Task to carry out: Can you give this material back with "PlayStation 5" replaced by "Xbox Series X" wherever it occurs, leaving everything else unchanged and the pictures out?
BEGIN The records
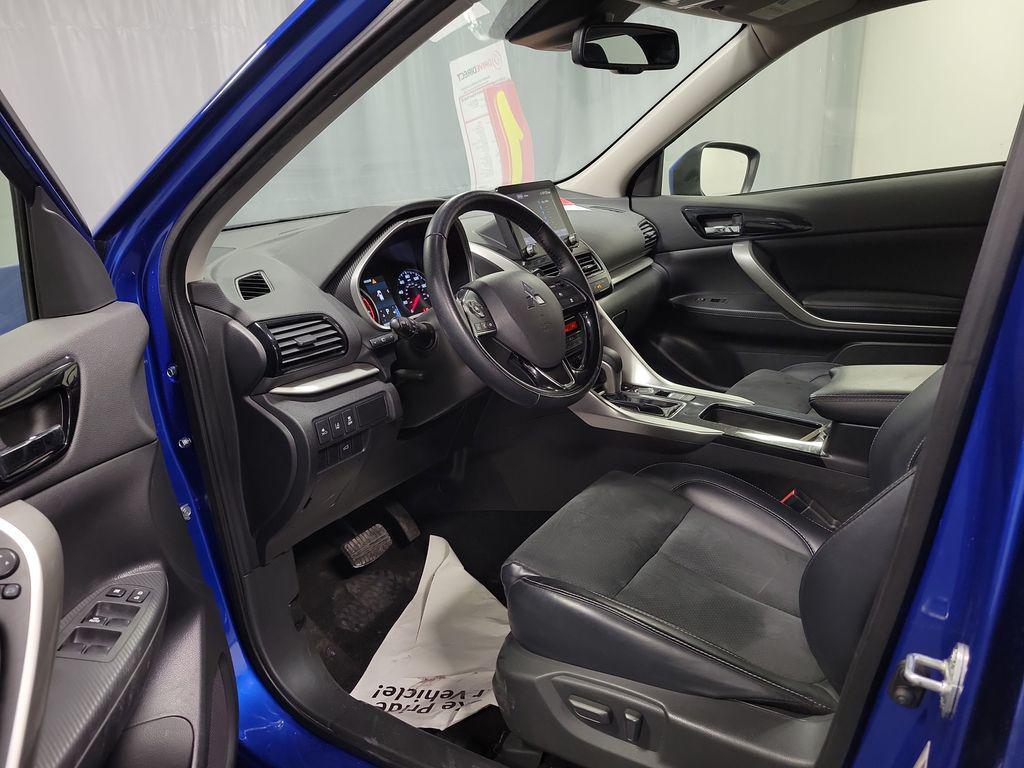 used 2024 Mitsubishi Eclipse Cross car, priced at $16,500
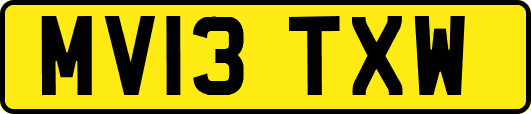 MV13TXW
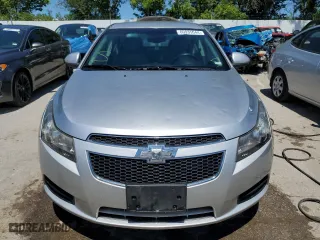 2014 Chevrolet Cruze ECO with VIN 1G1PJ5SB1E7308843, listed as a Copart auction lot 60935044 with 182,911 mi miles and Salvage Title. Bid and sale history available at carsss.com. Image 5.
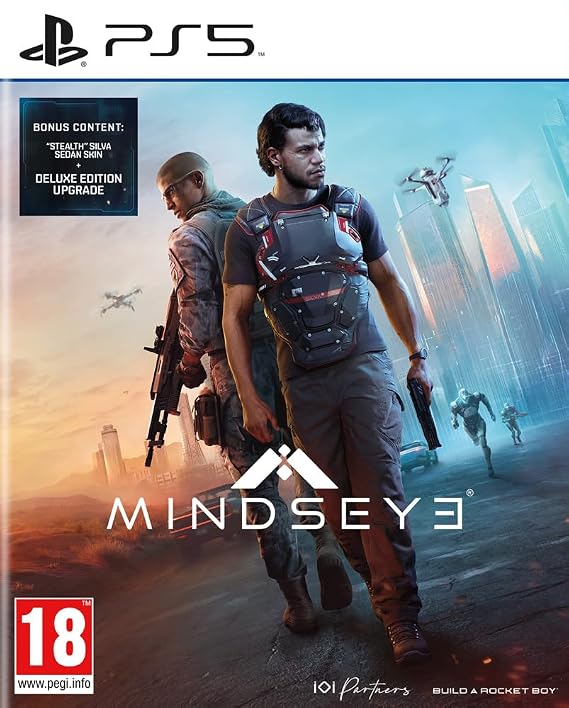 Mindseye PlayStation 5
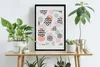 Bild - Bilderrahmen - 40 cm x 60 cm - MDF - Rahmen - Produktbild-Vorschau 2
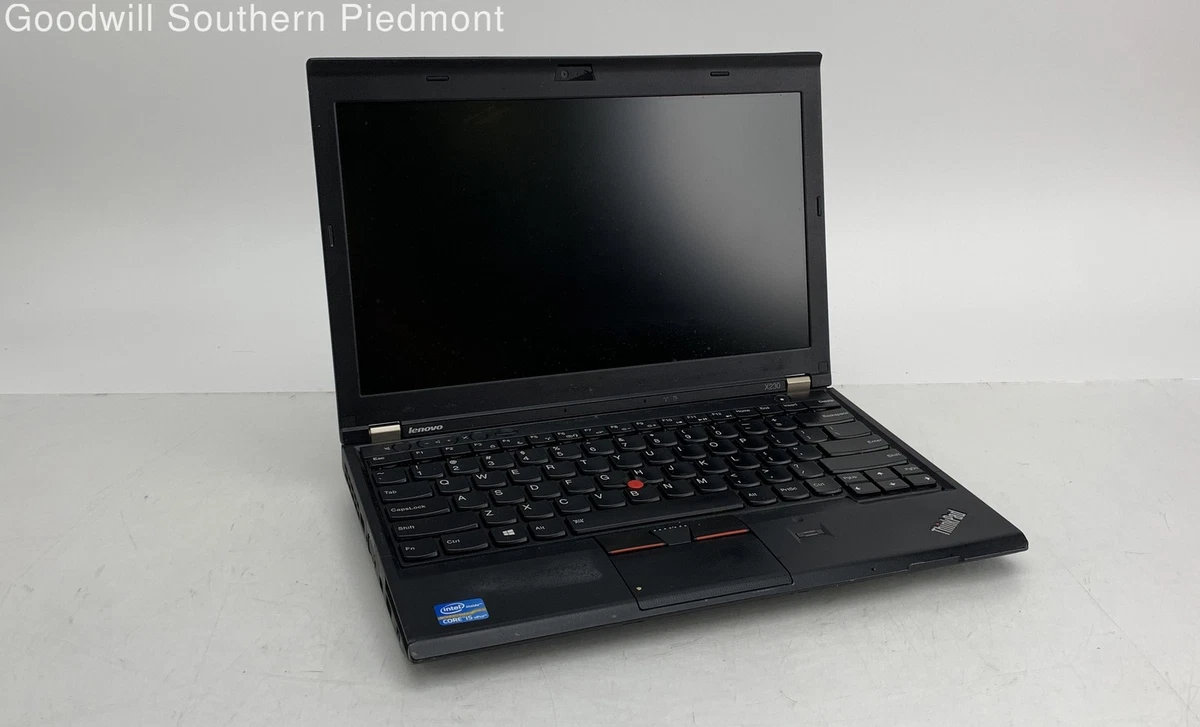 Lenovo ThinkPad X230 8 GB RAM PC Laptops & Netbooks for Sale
END The records
Solution to the exercise:
 used 2024 Mitsubishi Eclipse Cross car, priced at $16,500
 MV13TXW
 2014 Chevrolet Cruze ECO with VIN 1G1PJ5SB1E7308843, listed as a Copart auction lot 60935044 with 182,911 mi miles and Salvage Title. Bid and sale history available at carsss.com. Image 5.
 Mindseye Xbox Series X
 Bild - Bilderrahmen - 40 cm x 60 cm - MDF - Rahmen - Produktbild-Vorschau 2
 Lenovo ThinkPad X230 8 GB RAM PC Laptops & Netbooks for Sale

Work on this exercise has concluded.